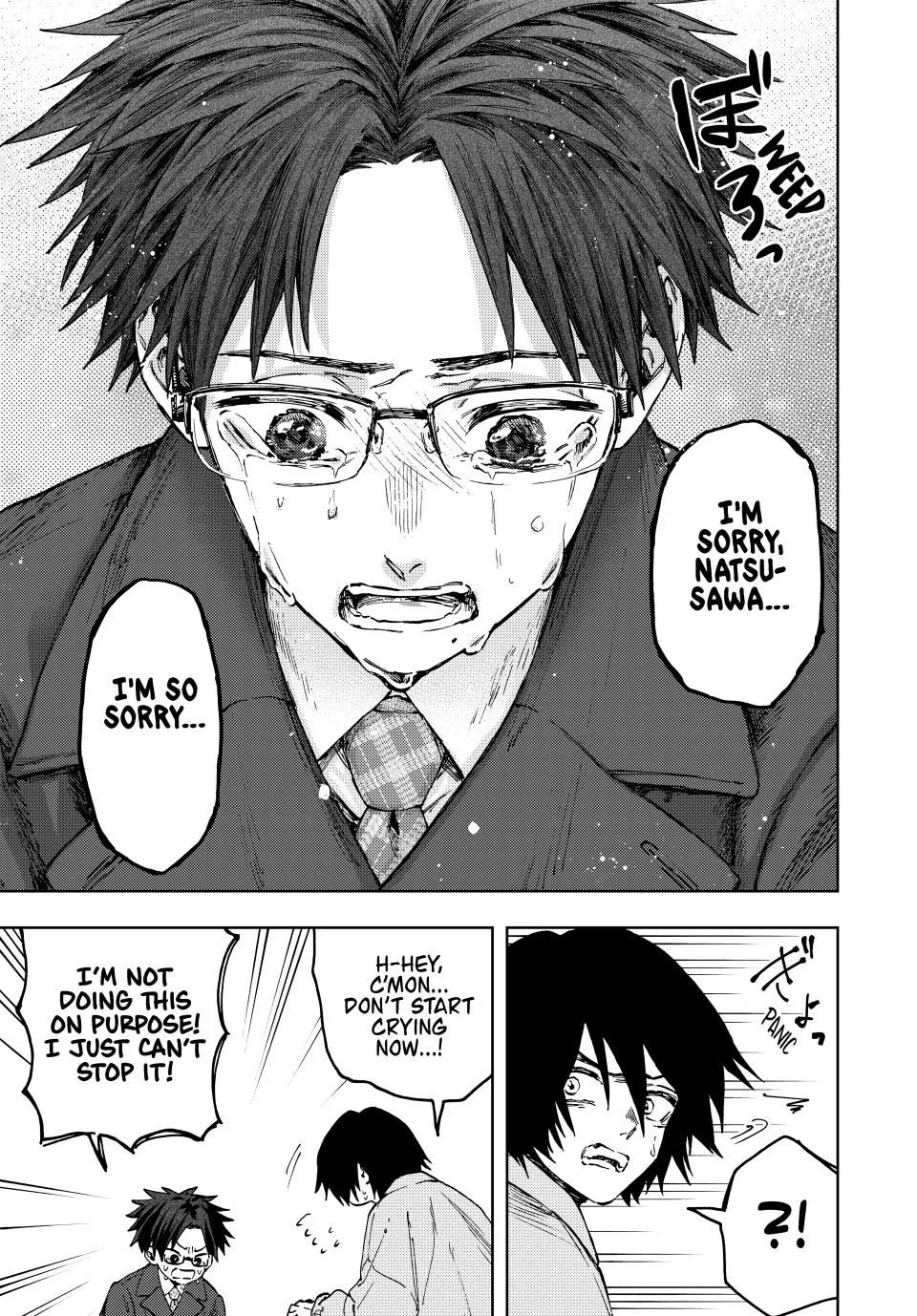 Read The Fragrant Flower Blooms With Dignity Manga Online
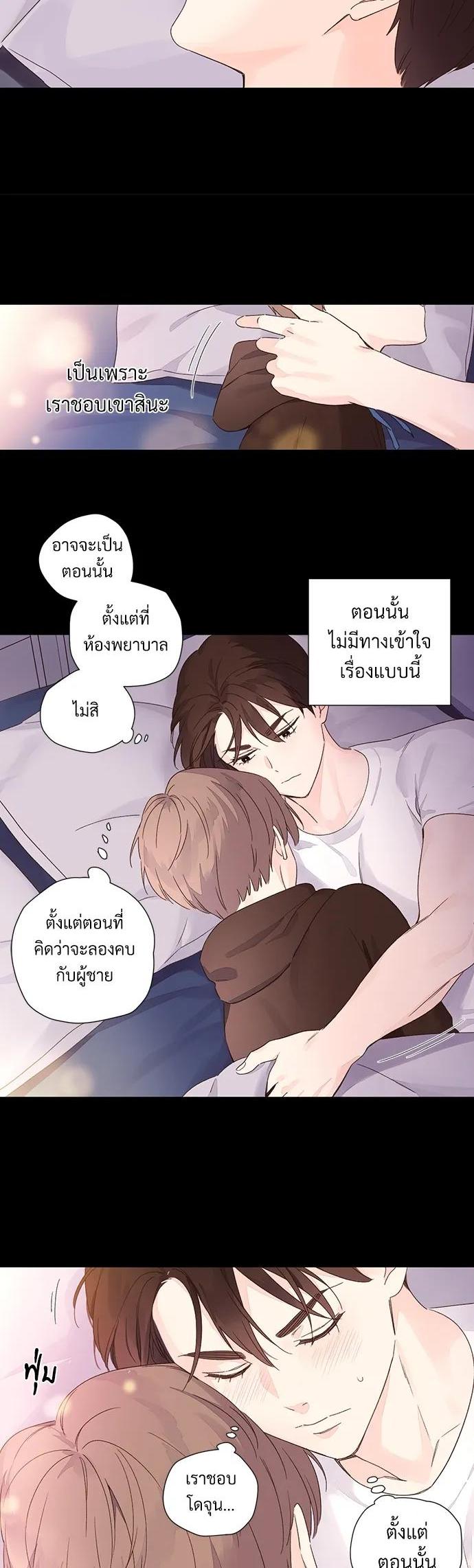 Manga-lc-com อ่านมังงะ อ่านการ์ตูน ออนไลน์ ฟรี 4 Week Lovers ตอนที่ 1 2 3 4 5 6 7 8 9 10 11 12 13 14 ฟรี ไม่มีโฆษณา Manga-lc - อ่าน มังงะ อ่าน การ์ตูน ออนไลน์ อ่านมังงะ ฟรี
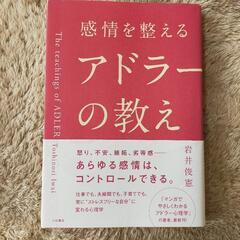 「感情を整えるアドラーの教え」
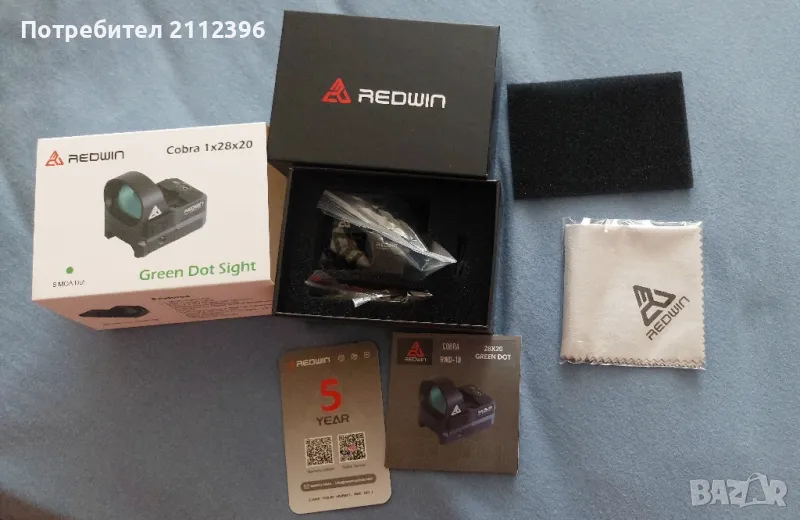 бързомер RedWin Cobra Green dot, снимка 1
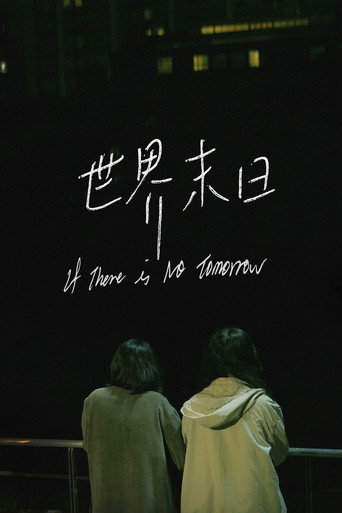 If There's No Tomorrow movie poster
____________________
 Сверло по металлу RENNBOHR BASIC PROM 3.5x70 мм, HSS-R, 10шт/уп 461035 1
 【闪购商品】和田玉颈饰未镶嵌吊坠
____________________
:: THE PROBLEM ::
Print the line above containing "Manga-lc-com อ่านมังงะ อ่านการ์ตูน", the line containing "If There's No Tomorrow movie poster", and everything between them, exactly as written. Pictures stay out.

:: RESPONSE AREA ::
 Manga-lc-com อ่านมังงะ อ่านการ์ตูน ออนไลน์ ฟรี 4 Week Lovers ตอนที่ 1 2 3 4 5 6 7 8 9 10 11 12 13 14 ฟรี ไม่มีโฆษณา Manga-lc - อ่าน มังงะ อ่าน การ์ตูน ออนไลน์ อ่านมังงะ ฟรี
 「感情を整えるアドラーの教え」
 бързомер RedWin Cobra Green dot, снимка 1
 If There's No Tomorrow movie poster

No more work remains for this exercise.